In meinem Labor beschäftigen wir uns mit fünf Arten von Schmerz. Da wäre zunächst der durch Chemotherapie ausgelöste neuropathische Schmerz. Vor kurzem haben wir entdeckt, dass ein Protein in Hautzellen namens Piezo1 die Berührungsempfindlichkeit in normaler Haut steuert. Unsere neuen, noch unveröffentlichten Daten deuten darauf hin, dass dieses Protein auch den lähmenden Berührungsschmerz steuert, den eine Chemotherapie auslösen kann.

Unser zweites Forschungsgebiet sind Schmerzen aufgrund von Nervenschäden, die nach einem Unfall oder chirurgischen Eingriffen auftreten können.
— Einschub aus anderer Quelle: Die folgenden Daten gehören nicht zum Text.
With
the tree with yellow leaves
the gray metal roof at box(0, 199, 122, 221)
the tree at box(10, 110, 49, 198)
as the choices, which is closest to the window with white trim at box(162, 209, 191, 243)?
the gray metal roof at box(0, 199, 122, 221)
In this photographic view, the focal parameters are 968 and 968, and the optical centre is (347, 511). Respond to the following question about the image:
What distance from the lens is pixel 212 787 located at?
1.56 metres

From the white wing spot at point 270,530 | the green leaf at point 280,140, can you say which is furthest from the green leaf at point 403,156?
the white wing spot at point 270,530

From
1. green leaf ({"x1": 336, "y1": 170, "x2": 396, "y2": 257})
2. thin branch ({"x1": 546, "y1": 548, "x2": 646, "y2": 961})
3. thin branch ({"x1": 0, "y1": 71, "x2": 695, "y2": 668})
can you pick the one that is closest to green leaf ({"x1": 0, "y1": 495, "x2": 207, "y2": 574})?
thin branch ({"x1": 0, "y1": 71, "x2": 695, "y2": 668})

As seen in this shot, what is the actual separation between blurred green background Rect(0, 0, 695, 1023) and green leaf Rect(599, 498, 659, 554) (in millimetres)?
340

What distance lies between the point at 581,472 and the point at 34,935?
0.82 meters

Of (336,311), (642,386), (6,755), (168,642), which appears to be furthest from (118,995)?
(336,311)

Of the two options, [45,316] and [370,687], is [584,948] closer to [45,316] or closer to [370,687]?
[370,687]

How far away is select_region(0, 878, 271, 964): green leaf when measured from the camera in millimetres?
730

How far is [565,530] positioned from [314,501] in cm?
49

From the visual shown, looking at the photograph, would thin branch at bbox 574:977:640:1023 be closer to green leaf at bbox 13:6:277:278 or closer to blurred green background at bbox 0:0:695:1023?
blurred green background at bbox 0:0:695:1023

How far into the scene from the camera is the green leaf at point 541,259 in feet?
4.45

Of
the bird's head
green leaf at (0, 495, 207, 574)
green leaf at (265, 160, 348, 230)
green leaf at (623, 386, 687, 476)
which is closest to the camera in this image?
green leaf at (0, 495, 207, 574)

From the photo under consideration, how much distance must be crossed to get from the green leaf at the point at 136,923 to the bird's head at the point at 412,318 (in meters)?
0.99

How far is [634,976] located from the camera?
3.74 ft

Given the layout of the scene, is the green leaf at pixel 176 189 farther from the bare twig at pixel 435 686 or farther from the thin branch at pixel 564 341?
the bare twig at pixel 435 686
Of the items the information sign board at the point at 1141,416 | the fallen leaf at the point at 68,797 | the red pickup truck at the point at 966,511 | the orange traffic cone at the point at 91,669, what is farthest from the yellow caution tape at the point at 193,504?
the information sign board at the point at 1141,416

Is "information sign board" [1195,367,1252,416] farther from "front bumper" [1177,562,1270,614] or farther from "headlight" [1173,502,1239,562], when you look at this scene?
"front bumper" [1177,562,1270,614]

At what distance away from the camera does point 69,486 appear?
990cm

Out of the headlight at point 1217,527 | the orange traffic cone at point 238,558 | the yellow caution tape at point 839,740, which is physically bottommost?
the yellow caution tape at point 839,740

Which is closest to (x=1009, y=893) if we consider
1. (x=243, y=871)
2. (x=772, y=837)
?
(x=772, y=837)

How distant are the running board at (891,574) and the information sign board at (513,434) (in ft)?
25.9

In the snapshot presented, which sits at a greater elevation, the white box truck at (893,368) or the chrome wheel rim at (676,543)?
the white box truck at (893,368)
Wir wollen die Zelltypen identifizieren, die zur Nervenschädigung beitragen, und verstehen, wie diese Zellen Signale aussenden, die Schmerzen verursachen, lange nachdem die Verletzung verheilt ist.

Ein weiteres sehr wichtiges Thema sind Schmerzen bei Sichelzellen-Anämie. Sichelzellenschmerzen sind gravierend und noch sehr wenig erforscht, es fehlt an wirksamen Behandlungsmöglichkeiten. Unser Labor ist eines der wenigen Labore weltweit, die sich damit beschäftigen. Wir untersuchen außerdem Schmerzen bei der Fabry-Krankheit, einer vererbten neurologischen Störung, die durch einen Mangel an Enzymen verursacht wird. Die Betroffenen leiden lebenslang an schubweise auftretenden Schmerzen.

Nicht zuletzt untersuchen wir TRPC5 (transient receptor potential canonical 5) als neues Ziel für Wirkstoffe gegen anhaltende entzündliche Schmerzen. TRPC5 ist ein Protein, das auf vielen verschiedenen Zelltypen vorkommt. Auch menschliche Nervenzellen exprimieren TRPC5. In mehreren Nagetiermodellen konnten wir feststellen, dass das Protein an der Kontrolle von Berührungs- und Spontanschmerz beteiligt ist. Insofern könnten TRPC5-Inhibitoren eventuell ein Mittel gegen spontane und taktile Schmerzen sein.

Eine aufregende Entwicklung für alle Projekte ist, dass wir jetzt menschliches Haut-, Plasma- und Nervengewebe sammeln, um unsere Ergebnisse bei Nagetieren auf den Menschen zu übertragen. So können wir überprüfen, ob die Schmerzmechanismen bei Patient*innen denen im Tiermodell entsprechen.

Das Interview führte Jana Ehrhardt-Joswig.